James Madison and Thomas Jefferson did not argue for the sort of robust religious freedom guarantees that we have in the First Amendment because my Baptist ancestors persuaded them with theological arguments. Jefferson thought people like me were so irrational that he literally cut out of the Bible everything he found incredible, leaving behind something that’s more of a pamphlet than a canon. But these founders also knew that forcing people to violate their religious beliefs would result in a state so powerful that a majority could tyrannize an unpopular minority in the realm of something as personal and as inviolate as the soul.

That’s why those advocating for religious freedom have spent years arguing, for instance, that states and local governments shouldn’t zone mosques out of existence just because Muslims are a minority in those communities, and that health commissions shouldn’t ban circumcision as “barbaric” just because they can’t understand Judaism’s belief in the Abrahamic covenant.

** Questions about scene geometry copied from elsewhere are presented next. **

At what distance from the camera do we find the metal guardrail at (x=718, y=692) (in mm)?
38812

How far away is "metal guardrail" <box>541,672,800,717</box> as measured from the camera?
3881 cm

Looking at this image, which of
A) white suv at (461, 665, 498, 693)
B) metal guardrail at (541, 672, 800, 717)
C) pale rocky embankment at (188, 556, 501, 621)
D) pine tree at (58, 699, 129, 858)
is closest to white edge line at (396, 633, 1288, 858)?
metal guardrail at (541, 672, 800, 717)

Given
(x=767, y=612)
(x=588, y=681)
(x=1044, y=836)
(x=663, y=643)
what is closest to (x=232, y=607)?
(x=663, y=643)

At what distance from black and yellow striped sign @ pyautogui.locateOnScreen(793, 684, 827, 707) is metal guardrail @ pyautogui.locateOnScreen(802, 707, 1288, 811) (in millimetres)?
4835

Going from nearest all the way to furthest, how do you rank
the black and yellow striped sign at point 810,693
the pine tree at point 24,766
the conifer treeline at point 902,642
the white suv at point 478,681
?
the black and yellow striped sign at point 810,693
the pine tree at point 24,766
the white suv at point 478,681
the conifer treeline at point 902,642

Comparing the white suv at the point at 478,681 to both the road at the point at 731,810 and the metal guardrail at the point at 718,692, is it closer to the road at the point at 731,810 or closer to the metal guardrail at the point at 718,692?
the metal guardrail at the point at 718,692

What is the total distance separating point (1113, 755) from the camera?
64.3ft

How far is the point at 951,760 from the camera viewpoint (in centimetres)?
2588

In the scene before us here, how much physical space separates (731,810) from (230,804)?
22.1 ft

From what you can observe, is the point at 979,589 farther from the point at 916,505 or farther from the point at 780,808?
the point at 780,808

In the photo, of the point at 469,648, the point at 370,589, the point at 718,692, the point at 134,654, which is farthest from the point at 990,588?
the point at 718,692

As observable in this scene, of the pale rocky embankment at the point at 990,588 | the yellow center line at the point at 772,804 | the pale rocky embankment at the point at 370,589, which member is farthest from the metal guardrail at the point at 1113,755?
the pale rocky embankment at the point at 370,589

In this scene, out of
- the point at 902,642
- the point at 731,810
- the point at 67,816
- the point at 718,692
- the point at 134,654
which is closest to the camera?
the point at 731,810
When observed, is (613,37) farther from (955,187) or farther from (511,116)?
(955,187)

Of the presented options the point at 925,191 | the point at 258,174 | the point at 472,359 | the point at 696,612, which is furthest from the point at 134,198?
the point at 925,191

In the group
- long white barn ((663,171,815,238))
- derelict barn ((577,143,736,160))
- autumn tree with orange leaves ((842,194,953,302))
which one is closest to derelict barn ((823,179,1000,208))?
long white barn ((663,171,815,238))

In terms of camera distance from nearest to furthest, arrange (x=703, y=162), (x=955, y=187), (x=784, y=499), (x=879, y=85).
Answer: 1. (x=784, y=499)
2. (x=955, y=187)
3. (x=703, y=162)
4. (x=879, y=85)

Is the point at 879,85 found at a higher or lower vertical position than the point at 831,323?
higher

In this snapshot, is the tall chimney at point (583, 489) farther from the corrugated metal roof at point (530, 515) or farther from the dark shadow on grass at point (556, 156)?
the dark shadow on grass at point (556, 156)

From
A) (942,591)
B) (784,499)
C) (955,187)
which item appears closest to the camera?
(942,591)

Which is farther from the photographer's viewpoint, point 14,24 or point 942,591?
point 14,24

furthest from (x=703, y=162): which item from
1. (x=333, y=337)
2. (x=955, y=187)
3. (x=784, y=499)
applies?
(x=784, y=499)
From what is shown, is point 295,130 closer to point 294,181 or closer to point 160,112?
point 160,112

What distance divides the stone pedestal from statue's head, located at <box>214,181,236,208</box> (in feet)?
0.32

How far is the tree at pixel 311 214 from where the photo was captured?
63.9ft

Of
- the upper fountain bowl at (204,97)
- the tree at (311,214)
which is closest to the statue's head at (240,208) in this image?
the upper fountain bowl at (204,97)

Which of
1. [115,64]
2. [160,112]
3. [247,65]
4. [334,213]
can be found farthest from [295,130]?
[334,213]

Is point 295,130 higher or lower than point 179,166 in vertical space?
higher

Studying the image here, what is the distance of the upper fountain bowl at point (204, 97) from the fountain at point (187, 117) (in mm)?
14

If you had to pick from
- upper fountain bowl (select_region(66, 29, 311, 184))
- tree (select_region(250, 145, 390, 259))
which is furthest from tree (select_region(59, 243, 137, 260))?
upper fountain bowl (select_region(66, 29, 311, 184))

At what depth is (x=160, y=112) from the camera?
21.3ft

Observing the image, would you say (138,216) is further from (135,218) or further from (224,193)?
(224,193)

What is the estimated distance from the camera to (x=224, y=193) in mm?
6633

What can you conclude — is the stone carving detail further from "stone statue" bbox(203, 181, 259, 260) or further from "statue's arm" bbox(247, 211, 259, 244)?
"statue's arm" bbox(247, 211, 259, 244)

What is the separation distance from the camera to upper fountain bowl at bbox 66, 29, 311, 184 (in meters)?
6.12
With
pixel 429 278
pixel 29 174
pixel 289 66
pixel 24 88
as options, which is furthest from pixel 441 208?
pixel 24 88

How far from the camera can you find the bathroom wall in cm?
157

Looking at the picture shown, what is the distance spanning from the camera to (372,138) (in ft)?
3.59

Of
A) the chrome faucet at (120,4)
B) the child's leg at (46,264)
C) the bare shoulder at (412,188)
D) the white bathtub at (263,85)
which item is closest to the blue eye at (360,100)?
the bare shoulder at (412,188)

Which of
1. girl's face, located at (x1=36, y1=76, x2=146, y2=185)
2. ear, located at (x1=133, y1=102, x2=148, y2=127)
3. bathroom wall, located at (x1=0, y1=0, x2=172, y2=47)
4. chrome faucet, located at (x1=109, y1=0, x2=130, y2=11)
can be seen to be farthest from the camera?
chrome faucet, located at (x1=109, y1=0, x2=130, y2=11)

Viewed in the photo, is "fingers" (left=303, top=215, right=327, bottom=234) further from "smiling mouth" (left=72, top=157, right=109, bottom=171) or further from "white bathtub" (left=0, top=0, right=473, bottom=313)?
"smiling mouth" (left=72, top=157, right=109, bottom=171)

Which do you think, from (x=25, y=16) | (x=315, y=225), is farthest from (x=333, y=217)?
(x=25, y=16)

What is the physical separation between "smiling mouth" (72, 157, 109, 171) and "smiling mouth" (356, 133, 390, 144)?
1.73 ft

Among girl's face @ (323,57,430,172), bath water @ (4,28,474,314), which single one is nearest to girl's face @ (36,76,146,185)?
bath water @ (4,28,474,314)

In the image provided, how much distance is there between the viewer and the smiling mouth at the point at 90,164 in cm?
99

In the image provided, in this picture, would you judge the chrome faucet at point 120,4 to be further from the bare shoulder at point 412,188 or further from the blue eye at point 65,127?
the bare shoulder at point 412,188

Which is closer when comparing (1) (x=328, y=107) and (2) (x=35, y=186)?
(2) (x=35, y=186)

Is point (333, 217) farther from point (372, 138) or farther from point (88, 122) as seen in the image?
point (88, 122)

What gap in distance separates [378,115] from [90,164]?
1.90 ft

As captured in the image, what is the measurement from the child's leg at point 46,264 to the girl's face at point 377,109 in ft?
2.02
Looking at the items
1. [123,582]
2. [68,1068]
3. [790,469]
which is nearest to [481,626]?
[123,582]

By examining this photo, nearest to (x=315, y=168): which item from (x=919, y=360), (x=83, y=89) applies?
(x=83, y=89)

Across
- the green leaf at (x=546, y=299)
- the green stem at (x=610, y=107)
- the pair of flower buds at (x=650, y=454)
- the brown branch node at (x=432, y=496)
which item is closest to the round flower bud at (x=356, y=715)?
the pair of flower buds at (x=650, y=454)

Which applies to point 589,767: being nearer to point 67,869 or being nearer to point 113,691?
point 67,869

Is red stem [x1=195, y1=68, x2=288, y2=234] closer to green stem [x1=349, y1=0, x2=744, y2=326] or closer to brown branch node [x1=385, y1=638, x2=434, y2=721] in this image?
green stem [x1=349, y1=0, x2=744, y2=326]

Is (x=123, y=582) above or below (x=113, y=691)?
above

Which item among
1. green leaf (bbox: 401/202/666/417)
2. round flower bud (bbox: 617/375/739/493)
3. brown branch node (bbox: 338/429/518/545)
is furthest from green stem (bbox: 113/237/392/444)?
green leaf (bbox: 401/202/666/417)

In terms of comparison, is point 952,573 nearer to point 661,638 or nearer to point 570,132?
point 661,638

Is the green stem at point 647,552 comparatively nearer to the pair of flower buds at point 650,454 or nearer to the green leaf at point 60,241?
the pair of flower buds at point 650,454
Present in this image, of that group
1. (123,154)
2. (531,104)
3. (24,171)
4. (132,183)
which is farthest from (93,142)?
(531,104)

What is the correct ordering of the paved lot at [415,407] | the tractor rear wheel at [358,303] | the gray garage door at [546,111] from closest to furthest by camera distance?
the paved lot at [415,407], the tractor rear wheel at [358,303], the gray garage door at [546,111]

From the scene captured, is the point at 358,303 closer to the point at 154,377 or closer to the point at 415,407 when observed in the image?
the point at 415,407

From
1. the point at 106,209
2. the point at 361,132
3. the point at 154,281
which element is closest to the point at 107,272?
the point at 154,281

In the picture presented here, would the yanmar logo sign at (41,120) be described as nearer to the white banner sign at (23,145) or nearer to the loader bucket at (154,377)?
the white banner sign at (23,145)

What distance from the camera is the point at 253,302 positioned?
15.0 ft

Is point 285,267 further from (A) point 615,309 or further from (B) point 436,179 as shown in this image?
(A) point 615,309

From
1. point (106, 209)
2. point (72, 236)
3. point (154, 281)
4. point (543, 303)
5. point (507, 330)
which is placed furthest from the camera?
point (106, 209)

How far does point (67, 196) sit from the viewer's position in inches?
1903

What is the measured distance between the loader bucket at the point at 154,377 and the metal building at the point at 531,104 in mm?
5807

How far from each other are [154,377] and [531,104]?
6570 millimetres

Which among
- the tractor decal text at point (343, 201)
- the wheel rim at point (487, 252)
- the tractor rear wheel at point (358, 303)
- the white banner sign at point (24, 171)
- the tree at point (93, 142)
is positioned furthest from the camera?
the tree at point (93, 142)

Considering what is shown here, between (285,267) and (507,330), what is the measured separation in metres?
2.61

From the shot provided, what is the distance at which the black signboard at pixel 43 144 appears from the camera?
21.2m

In every case of protecting religious freedom, the issue is not whether the group in question is popular in its beliefs. Unpopular beliefs are precisely what we as Americans seek to protect. The way forward, for Americans of faith and no faith, is not détente, but rather debate. We need to argue about such matters in the arena of persuasion, not state coercion. Yes, sometimes those debates will spill into legislatures and courtrooms.

So let’s have our cultural arguments, with conviction. Americans disagree on some important things — not just on marriage and sexuality, but often on things as fundamental as God and the meaning of life. But, as we have those arguments, let’s keep our First Amendment and our history of religious freedom intact. Without it, we will not be left with arguments at all, but just with the raw power of whoever has more votes at the moment. That’s not what most of us want. But if you do, and you get it, trust me — you’ll hate it.